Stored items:

- - - - - - -

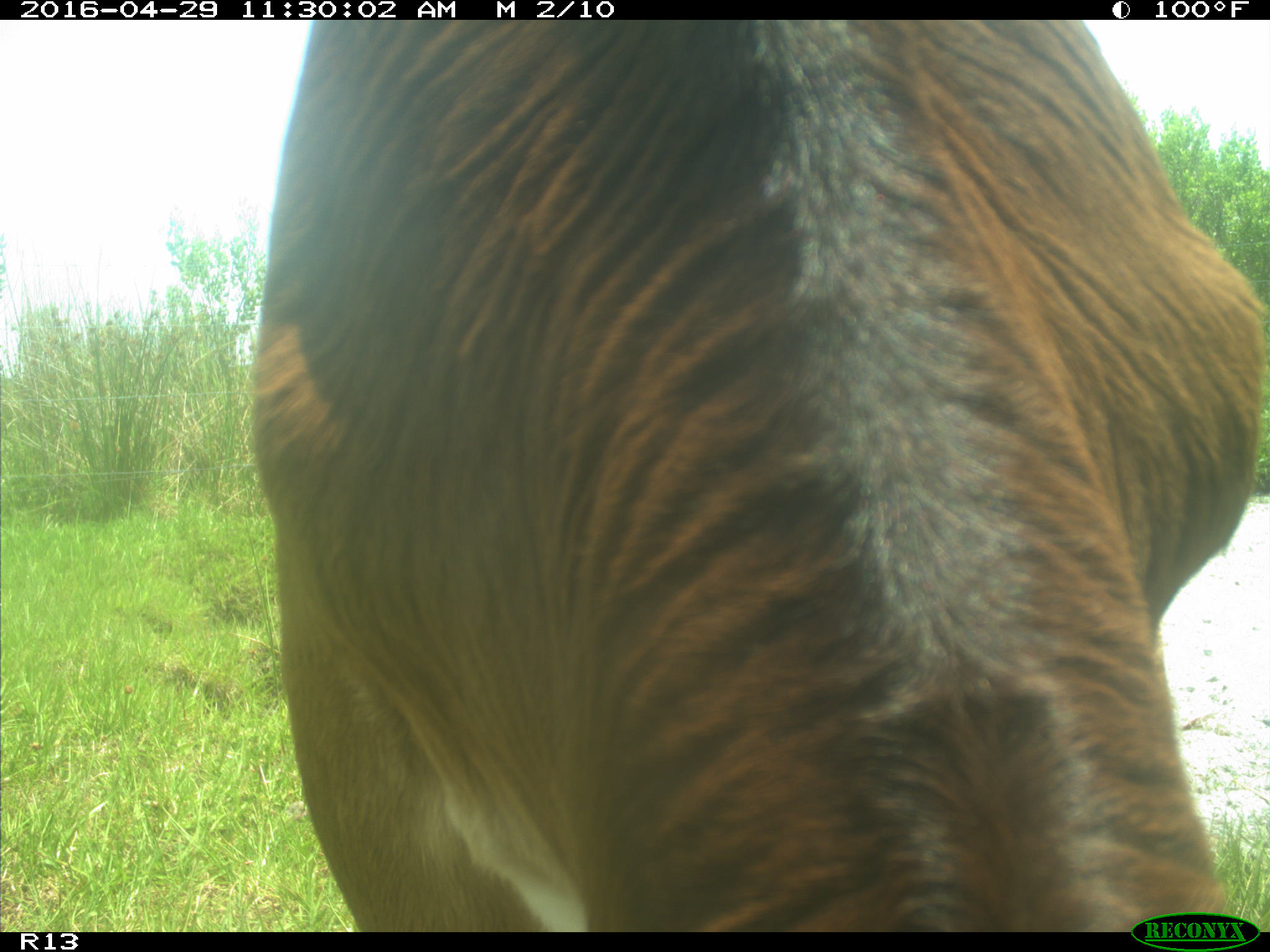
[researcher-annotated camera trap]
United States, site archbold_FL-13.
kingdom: Animalia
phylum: Chordata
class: Mammalia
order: Artiodactyla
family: Bovidae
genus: Bos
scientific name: Bos taurus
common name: domestic cow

- - - - - - -

Would you retype the lines of the data above, from the one holding "class: Mammalia" through its final line, exactly and without adding any other line?

class: Mammalia
order: Artiodactyla
family: Bovidae
genus: Bos
scientific name: Bos taurus
common name: domestic cow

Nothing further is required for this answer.